【感想・評価】『ダイ・ハード4.0』レビュー

「ダイ・ハード」シリーズ
原題 Live Free or Die Hard/Die Hard 4.0
公開日 2007年6月27日
ストーリー 12年ぶりにスクリーンに帰って来たジョン・マクレーンは、ハイテク機器を駆使して米国全土を攻撃するテロリストに”アナログ”で挑む。

ブルース・ウィリス主演のアクション映画『ダイ・ハード4.0』のレビュー。

ダイ・ハード4.0の感想/評価

👍12年ぶりにカムバック

『ダイ・ハード4.0』にて12年ぶりにスクリーンに現れたジョン・マクレーン。

ダイ・ハード(1)』『ダイ・ハード2』『ダイ・ハード3』に続く今作は、実に12年ぶりに製作された続編になっており、ジョン・マクレーンも映画の世界も12年分時が進んでいる。

51歳のブルース・ウィリスが演じる主人公・マクレーンは、定年が見えてきたベテラン刑事となり、以前ように最前線でハッスルする年では無くなっている。

一作目の頃はまだ幼かったマクレーンの娘・ルーシーも、親元を離れて暮らす年まで成長しており、立派な大学生に。

マクレーンの外見やルーシーの成長は”12年という時間の長さ”を感じさせ、この映画を観ることはずっと会っていなかった知り合いと久しぶりに会うかのよう。

『ダイ・ハード4.0』にて凄腕のハッカーを演じるジャスティン・ロング。

“12年という時間の長さ”はストーリーにも反映されており、今作ではインターネットやハイテク機器を巻き込む(公開当時は)タイムリーなテロ事件が描かれる。

当然(?)、マクレーンはIT化が進む社会から取り残されつつある側であり、敵の攻撃に加えて難解なIT用語にも四苦八苦しながらテロリストを追い詰めていく。

今作ではIT化に対抗するオールドタイマーの逆襲を丹念に描いており、マクレーンがハイテク集団を力でねじ伏せていく辺りは流石で、いつもと変わらない姿に感動すら覚える。

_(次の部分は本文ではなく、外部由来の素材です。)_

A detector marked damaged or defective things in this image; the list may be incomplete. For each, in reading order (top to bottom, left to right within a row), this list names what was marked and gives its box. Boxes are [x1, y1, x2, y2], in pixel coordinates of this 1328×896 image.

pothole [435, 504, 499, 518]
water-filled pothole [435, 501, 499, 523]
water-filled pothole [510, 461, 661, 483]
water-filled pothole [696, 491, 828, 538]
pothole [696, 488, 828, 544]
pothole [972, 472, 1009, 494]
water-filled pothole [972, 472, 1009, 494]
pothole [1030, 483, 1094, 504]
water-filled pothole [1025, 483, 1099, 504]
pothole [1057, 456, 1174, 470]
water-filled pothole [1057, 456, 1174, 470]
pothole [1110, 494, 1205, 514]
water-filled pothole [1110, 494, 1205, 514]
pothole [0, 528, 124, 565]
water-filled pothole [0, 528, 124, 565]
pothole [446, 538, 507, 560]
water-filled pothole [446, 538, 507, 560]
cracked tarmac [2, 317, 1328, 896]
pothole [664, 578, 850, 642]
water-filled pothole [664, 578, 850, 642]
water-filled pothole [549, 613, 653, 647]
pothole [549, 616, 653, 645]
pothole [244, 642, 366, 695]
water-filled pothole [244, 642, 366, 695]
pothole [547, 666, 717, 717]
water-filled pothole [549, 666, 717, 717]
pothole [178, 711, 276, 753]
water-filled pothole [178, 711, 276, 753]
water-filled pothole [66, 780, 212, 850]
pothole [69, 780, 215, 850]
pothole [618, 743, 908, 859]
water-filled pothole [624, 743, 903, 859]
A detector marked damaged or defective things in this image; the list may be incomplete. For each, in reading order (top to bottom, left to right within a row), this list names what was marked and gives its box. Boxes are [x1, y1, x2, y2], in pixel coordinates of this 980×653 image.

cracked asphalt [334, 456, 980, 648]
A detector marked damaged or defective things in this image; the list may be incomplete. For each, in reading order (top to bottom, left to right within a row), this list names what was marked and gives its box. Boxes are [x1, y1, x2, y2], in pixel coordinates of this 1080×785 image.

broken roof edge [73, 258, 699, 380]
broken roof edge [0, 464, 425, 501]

『ダイ・ハード4.0』にて遂に戦闘機とも戦うはめになったマクレーン。

さて、肝心のアクションは素晴らしい出来栄え。

ブルース・ウィリスの年齢を感じさせない俊敏な動きはアクション俳優としてのプライドを感じさせるし、ジョン・マクレーンのイメージも壊さない。

また、合成と実写を組み合わせたアクションシーンも迫力満点で、終盤のマクレーンと戦闘機の死闘はシリーズの中でも指折りの名シーンでしょう。

監督のレン・ワイズマン自身が「ダイ・ハード」シリーズの熱狂的なファンということで、その良さが存分に活かされている。

12年ぶりの続編の今作では、10年以上のブランクがキャラクターに深みを与えており、かつその間の技術的な進歩によってアクション映画としても成熟している。

ある意味、もっとも理想的な時期に見事復活した映画と言える。

👍ヒーローでいることを語る

『ダイ・ハード4.0』にてヒーローでいることの現実を語るマクレーン。

今作のジョン・マクレーンは、”アクション映画の主人公のその後”を写す存在でもある。

ダイ・ハード(1)』で人質事件を解決し、『ダイ・ハード2』では旅客機の墜落を防ぎ、『ダイ・ハード3』でもニューヨーク市内での爆破テロを阻止した。

当然、マクレーンは数多くの命を何度も救ったヒーローなわけだが、50歳を過ぎた彼に残っているものは警察バッジくらい。

マシュー「あんたみたいなヒーローにはなれない」
マクレーン「俺はヒーローじゃない」「ヒーローのご褒美知ってるか?何もない、撃たれるだけ」「すごいとかなんとか褒められるだけ」
マシュー「なんでヒーローやってるの?」
マクレーン「他にやるヤツがいないから、それだけだ」「本当に代わりがいればすぐに代わるが誰もいない」「だからやってる」

真面目なトーンでヒーローについて語るマクレーンは、ヒーローとしての宿命を受け入れる強さと諦めを感じさせ、ここでも12年という時の経過が効いて来る。

これを語れるマクレーンに痺れる。

まとめ

傑作の「ダイ・ハード」だった。

10年以上のブランクがストーリー的にもアクション映画的にも良い影響を与えており、年齢を重ねて深みを増したキャラクター性と進化したアクションが見事にハマっていた。

私にとっては一作目に次ぐ大当たりだった。